▶ _WRITTEN INSTRUCTION_: Quote the lines below exactly, from the one that holds "How far can" through the final line of the records, and only those.

▶ _DATA EXCERPTS_:
* BEGIN *

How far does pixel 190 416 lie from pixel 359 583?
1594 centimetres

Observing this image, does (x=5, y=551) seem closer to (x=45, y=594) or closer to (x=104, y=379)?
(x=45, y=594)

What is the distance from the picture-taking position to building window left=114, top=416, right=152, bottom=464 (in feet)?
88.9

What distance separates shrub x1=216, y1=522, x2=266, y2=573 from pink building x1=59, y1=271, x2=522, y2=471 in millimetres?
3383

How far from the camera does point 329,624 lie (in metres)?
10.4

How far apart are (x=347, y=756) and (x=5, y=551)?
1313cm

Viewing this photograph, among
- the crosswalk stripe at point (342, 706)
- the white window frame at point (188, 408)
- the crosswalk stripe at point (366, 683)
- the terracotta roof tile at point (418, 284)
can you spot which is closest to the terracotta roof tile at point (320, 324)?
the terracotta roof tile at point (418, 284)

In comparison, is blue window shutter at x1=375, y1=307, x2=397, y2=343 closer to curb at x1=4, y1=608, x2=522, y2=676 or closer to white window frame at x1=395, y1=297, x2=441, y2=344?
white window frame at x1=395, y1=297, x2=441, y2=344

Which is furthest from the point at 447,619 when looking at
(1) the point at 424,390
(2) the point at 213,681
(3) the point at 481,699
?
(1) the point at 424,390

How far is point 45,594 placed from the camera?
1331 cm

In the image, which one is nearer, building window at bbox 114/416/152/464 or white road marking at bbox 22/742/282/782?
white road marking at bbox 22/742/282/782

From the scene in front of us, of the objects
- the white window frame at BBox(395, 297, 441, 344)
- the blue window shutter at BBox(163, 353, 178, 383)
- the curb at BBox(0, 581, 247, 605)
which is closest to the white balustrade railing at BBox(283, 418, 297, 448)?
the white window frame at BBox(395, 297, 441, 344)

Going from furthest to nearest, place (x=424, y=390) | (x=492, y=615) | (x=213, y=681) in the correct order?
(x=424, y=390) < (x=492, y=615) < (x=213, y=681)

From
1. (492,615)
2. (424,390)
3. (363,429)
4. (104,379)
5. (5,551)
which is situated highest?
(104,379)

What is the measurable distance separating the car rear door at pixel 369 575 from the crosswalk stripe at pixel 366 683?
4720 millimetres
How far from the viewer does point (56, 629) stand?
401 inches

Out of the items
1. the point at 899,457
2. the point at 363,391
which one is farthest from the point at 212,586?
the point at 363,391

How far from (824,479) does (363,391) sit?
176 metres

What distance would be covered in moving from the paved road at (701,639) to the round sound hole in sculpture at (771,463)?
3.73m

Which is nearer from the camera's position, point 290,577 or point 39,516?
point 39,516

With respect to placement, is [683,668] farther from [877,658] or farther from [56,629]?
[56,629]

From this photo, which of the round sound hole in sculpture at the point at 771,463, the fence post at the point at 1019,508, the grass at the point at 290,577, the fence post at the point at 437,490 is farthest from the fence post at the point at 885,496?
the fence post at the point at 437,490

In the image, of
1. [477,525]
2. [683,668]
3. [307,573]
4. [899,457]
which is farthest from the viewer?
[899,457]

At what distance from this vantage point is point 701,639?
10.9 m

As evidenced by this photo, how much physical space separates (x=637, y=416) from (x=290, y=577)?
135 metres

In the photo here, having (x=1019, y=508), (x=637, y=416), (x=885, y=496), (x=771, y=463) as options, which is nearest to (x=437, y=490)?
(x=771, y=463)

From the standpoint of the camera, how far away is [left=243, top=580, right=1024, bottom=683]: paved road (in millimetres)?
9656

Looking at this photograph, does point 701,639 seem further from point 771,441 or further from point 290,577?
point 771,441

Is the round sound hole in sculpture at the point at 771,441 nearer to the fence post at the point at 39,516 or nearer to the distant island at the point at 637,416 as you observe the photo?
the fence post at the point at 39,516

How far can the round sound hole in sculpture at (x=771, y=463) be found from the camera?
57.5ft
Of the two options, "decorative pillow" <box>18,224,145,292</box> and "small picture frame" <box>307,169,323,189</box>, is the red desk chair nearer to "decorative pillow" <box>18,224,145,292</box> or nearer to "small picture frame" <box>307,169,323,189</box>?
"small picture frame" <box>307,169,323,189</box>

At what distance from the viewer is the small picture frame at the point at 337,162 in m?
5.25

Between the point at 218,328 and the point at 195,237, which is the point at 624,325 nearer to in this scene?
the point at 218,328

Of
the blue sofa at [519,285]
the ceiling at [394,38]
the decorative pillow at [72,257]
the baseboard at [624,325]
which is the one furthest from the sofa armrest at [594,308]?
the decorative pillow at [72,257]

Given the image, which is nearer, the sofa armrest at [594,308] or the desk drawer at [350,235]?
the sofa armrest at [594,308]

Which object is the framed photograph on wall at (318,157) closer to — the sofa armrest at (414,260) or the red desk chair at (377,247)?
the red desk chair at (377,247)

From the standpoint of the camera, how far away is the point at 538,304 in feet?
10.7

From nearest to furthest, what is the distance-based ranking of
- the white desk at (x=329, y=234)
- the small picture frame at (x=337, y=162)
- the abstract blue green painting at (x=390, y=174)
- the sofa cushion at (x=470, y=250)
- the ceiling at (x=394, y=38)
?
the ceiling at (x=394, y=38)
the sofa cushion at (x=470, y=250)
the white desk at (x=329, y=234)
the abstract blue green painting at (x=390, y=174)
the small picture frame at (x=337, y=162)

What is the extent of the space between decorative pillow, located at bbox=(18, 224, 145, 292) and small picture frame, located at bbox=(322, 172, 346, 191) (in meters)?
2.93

* END *

▶ _EXERCISE RESPONSE_:
How far can the round sound hole in sculpture at (x=771, y=463) be found from the camera?
57.5ft
Of the two options, "decorative pillow" <box>18,224,145,292</box> and "small picture frame" <box>307,169,323,189</box>, is the red desk chair nearer to "decorative pillow" <box>18,224,145,292</box> or nearer to "small picture frame" <box>307,169,323,189</box>?
"small picture frame" <box>307,169,323,189</box>

At what distance from the viewer is the small picture frame at the point at 337,162 in m?
5.25

Between the point at 218,328 and the point at 195,237, which is the point at 624,325 nearer to in this scene?
the point at 218,328

Of
the blue sofa at [519,285]
the ceiling at [394,38]
the decorative pillow at [72,257]
the baseboard at [624,325]
which is the one furthest from the sofa armrest at [594,308]?
the decorative pillow at [72,257]

Given the image, which is nearer, the sofa armrest at [594,308] or the desk drawer at [350,235]?
the sofa armrest at [594,308]

Which object is the framed photograph on wall at (318,157) closer to — the sofa armrest at (414,260) or the red desk chair at (377,247)?
the red desk chair at (377,247)

From the standpoint of the camera, how far away is the point at 538,304 in feet?
10.7

From nearest to furthest, what is the distance-based ranking of
- the white desk at (x=329, y=234)
- the small picture frame at (x=337, y=162)
- the abstract blue green painting at (x=390, y=174)
- the sofa cushion at (x=470, y=250)
- the ceiling at (x=394, y=38)
?
the ceiling at (x=394, y=38)
the sofa cushion at (x=470, y=250)
the white desk at (x=329, y=234)
the abstract blue green painting at (x=390, y=174)
the small picture frame at (x=337, y=162)

What is the extent of the space between decorative pillow, located at bbox=(18, 224, 145, 292) and small picture frame, located at bbox=(322, 172, 346, 191) (in meters)?
2.93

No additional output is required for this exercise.